Thermodynamic study of disorder in mercury(II) diamminodichloride and mercury(II) diamminodibromide
Abstract
In the salts mercury(II) diammino-dichloride and -dibromide the mercury atoms are positionally disordered at room temperature, the disorder being tantamount to that of dimers (the linear NH3—Hg—NH2+3 cations) on a cubic lattice.

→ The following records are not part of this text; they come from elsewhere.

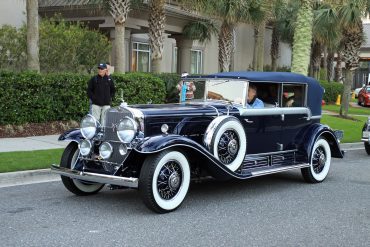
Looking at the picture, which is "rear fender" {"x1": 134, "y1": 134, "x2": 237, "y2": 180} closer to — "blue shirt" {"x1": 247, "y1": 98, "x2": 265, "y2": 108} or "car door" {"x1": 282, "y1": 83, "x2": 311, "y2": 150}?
"blue shirt" {"x1": 247, "y1": 98, "x2": 265, "y2": 108}

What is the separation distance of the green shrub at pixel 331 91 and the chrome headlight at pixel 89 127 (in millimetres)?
27167

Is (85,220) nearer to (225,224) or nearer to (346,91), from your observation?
(225,224)

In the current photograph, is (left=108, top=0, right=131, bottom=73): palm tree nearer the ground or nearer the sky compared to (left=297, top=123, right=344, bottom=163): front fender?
nearer the sky

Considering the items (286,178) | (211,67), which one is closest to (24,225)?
(286,178)

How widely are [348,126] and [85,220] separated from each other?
14477mm

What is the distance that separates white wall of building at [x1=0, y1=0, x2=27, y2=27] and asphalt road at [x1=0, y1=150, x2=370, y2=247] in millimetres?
13780

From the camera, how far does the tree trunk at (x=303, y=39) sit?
1544 centimetres

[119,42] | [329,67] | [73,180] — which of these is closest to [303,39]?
[119,42]

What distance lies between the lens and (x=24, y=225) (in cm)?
573

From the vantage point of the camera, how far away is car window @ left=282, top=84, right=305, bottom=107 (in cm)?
838

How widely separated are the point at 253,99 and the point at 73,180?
3006mm

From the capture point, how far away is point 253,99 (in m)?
7.88

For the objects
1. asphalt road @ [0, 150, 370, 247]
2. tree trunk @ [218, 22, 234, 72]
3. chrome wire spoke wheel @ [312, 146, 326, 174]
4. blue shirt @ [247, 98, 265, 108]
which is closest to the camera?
asphalt road @ [0, 150, 370, 247]

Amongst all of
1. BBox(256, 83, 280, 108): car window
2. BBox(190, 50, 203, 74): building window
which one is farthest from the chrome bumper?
BBox(190, 50, 203, 74): building window
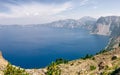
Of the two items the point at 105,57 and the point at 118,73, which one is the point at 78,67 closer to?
the point at 105,57

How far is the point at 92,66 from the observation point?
4370 inches

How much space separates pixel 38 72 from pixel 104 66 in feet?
126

The heat capacity of the chloride has been measured from 3 to 300 K and that of the bromide from 10 to 300 K, giving the apparent (calorimetric) entropies of the salts at 298.15 K. The true (equilibrium) entropies at the same temperature have been determined by e.m.f. measurements on cells incorporating the complexes in the cell reaction, combined with previous measurements of the heat of solution of gaseous ammonia in the electrolytes used in the cells. A comparison of the entropy values shows that both salts retain entropy, and hence are still disordered, at the absolute zero. The value of the residual entropy for the chloride (considered to be the more accurate of the two) is 12.0 ± 3.0 J K–1 mol–1, and that for the bromide is 20.0 ± 7.5 J K–1 mol–1. These estimates of the residual entropy are briefly considered in the light of theoretical work on the disordered dimer problem. It seems likely that the residual entropy due to the disordered arrangement of the cations is supplemented by some degree of (possibly consequential) orientational disorder of the ammonia molecules.